Autonomy As Integration: How Marriage Immigrants Leverage Role Complexity Advantage through Engaging in Civic and Ethnic Roles in Asian Democracies
Autonomy As Integration: How Marriage Immigrants Leverage Role Complexity Advantage through Engaging in Civic and Ethnic Roles in Asian Democracies
Tuesday, 8 July 2025: 15:15
Location: SJES001 (Faculty of Legal, Economic, and Social Sciences (JES))
Oral Presentation
Three decades after the onset of intra-Asia marriage immigration to Taiwan and South Korea, two emerging migrant-hosting societies with Confucian heritage, much research attention has been given to how the long-lasting sociocultural foundations produce and reproduce marriage immigrants’ status subordination within and beyond marital families. In reality, some marriage immigrants have engaged in and socialized into multiple civic and ethnic roles, participating in local civic communities and serving co-ethnics from home countries. Using long-term ethnography and life history interviews with Vietnamese marriage immigrants with multiple civic and ethnic roles in Taiwan and South Korea, this paper has three aims. First, I examine how marriage immigrants with limited social and cultural capital engage in multiple civic and ethnic roles. Second, I demonstrate the challenges these women face and their strategies, when transforming role strains or role conflict to role complexity advantage.
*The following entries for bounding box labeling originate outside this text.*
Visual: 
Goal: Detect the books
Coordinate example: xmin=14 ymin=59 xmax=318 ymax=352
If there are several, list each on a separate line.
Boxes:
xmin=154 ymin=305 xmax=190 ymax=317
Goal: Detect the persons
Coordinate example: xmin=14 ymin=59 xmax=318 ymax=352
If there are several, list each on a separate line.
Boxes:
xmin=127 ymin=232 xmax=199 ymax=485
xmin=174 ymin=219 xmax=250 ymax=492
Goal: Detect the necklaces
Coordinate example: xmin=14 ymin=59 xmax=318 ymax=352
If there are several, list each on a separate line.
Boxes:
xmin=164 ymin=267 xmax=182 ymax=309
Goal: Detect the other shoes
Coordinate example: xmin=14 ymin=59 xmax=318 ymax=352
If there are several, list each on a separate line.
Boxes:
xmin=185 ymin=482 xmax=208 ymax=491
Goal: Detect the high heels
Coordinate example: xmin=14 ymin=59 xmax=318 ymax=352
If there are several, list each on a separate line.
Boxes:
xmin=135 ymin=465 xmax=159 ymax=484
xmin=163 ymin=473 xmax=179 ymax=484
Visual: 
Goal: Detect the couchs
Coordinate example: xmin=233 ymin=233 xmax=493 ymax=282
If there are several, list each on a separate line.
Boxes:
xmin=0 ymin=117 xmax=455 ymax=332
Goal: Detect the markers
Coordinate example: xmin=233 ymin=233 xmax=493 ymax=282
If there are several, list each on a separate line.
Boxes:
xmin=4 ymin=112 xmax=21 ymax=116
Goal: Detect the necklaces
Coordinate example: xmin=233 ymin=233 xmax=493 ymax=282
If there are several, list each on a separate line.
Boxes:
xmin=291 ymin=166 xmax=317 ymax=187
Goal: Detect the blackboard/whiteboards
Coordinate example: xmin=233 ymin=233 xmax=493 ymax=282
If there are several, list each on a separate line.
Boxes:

Third, I show how role complexity advantage leads to various paths of autonomy for these women, bringing forth diverse consequences to marital family relations and individual subjectivity. This paper extends Rose Coser's (1991) theory of role-set complexity and women's autonomy. It examines the longitudinal making of immigrant women's civic roles in Asian democracies. It shows how immigrant women and host states’ policy trajectories co-create ethnic roles. The paper also discusses the implications for research on immigrant women's structural opportunities for empowerment and autonomy, which should be considered as important outcomes of long-term integration.